The steps in the process for a relative/identified child application include the following:

  • Contact Madison Adoption Associates (MAA) to discuss and assess your situation.
  • Complete & submit MAA’s online application & non-refundable $600 fee.
  • Complete the NACC’s Questionnaire for Relative Adoption Applicants (QRAA) and provide required attachments that prove your relationship with the child (e.g., family tree, birth, death & marriage certificates, and photos)
  • MAA reviews the information & submits your case to NACC. NACC forwards the case to the RACCO for investigation of appropriateness for international adoption (e.g., interviews with the family, verification of the child’s circumstances)
  • Once RACCO decides, NACC informs MAA about next steps.
  • If the child is eligible for international adoption, the family must complete our adoption contract/related paperwork, complete their home study and dossier, which MAA will submit to NACC for review. If the child is not eligible, the RACCO will close the case and inform NACC. We will then inform you either way. Submission of home study and Dossier are not an approval for the family to adopt the child. A final decision about the adoption occurs after all documentation is reviewed and approved by NACC.
  • MAA reviews the Dossier to be sure all requirements are met, including United States Citizenship & Immigration Services (USCIS) approval of your family to adopt from the Philippines (I-800a), before submitting it to NACC.
  • If the Dossier is approved, NACC sends a proposal inviting the family to adopt the child. The family will prepare a letter of acceptance. Then NACC sends the official approval for the family to adopt the child (the ‘Placement Authority’)
  • The family submits paperwork to USCIS, including the Placement Authority & child’s legal documents, to gain I-800 provisional approval to adopt the specific child.
  • NACC requests & obtains child’s visa and other travel documents.
  • After MAA receives the travel documents, the family finalizes travel arrangements to pick up their child.  The family takes physical custody of the child but the adoption is not finalized in country.
  • After the child arrives home, 6 months of post-placement reporting is required to monitor how the child is doing. The family meets with their social worker who submits reports to MAA for submission to NACC.
  • About a year after arriving home, NACC sends Consent to Adopt paperwork to MAA. The family hires a local attorney & finalizes the adoption in their home state & provides MAA with the adoption decree and later the child’s certificate of citizenship and new birth certificate.
  • MAA sends the adoption decree and related documents to NACC who closes the family’s case.

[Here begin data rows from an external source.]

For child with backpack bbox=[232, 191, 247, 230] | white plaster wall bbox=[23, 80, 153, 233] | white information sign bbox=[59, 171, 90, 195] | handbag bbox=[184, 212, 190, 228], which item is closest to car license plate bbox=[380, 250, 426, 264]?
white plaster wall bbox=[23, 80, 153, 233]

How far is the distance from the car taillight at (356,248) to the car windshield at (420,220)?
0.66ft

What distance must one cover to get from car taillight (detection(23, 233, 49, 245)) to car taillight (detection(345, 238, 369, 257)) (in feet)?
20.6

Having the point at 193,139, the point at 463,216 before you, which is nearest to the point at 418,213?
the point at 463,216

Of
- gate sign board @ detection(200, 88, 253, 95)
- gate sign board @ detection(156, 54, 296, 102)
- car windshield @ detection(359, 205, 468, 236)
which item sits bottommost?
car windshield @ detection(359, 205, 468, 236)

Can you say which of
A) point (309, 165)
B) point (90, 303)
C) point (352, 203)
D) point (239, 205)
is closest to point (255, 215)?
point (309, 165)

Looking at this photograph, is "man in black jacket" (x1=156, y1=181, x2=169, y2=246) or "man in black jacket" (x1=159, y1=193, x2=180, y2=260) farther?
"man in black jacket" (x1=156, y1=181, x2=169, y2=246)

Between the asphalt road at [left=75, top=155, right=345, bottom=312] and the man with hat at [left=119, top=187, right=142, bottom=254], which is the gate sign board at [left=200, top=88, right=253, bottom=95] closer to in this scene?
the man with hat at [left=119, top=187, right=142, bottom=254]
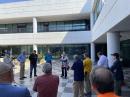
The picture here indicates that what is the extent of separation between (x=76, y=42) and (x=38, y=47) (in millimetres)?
6860

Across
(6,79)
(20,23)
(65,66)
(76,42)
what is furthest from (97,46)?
(6,79)

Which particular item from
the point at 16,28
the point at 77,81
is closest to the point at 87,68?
the point at 77,81

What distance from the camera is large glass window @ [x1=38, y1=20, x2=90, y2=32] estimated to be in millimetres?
47884

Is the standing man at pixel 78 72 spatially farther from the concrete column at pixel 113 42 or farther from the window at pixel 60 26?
the window at pixel 60 26

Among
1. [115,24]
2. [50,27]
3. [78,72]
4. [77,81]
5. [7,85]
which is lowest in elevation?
[77,81]

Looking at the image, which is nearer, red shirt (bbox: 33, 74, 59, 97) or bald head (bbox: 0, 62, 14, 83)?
bald head (bbox: 0, 62, 14, 83)

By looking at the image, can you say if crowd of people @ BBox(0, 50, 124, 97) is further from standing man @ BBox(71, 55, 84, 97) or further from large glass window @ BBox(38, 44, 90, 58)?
large glass window @ BBox(38, 44, 90, 58)

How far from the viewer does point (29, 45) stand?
49438 millimetres

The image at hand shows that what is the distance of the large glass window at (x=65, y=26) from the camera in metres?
47.9

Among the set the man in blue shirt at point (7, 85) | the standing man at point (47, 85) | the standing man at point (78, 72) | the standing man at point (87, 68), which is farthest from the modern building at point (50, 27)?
the man in blue shirt at point (7, 85)

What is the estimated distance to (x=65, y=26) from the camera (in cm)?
4894

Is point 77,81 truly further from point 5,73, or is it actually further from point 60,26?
point 60,26

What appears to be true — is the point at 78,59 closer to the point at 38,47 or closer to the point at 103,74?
the point at 103,74

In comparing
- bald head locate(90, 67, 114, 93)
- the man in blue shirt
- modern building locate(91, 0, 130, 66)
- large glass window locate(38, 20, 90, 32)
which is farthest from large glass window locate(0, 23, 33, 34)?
bald head locate(90, 67, 114, 93)
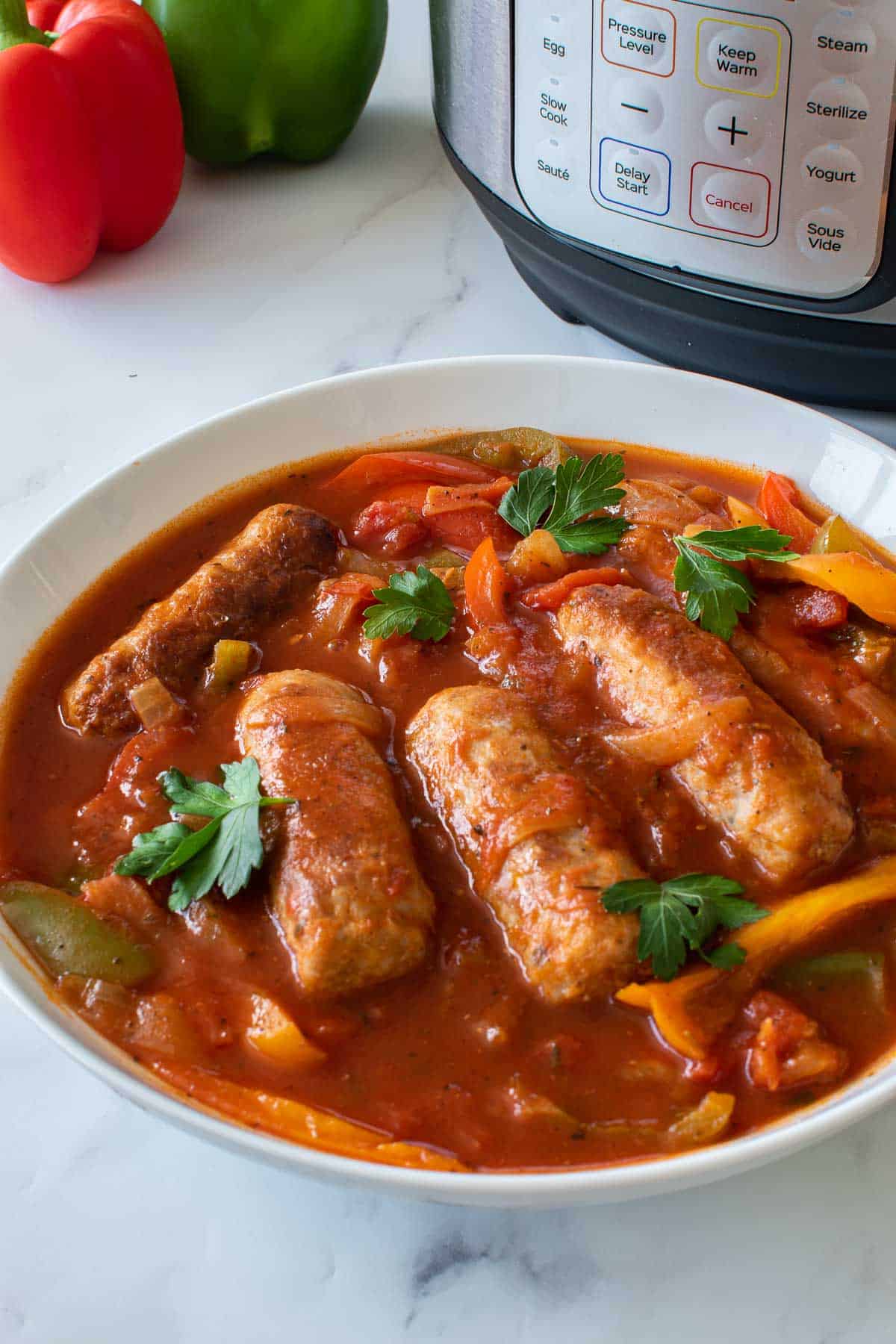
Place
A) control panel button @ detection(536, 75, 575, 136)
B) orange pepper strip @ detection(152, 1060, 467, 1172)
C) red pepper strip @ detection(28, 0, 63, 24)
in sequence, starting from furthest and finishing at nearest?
red pepper strip @ detection(28, 0, 63, 24) → control panel button @ detection(536, 75, 575, 136) → orange pepper strip @ detection(152, 1060, 467, 1172)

NOTE: Intercountry adoption is a last resort for relative, identified and/or abandoned/orphaned children. First relatives will be sought to care for the child in the Philippines. If that fails, a local Filipino family will be sought for a domestic adoption, and if there is no local family available, intercountry adoption will be considered.

For more information or to discuss your specific case, please submit the initial PAP (“Prospective Adoptive Parent”) form and a staff member from our agency will contact you.

Once you have decided to adopt from Philippines

The staff at Madison Adoption Associates will guide you through every step of the process. We will answer your questions, help you prepare and complete your paperwork, provide support and encouragement, and assist you with your travel arrangements.  It is important to begin your Home Study and the USCIS immigration forms as soon as possible because they can take several months to complete, and a family cannot hold or commit to a specific child without a current, valid home study.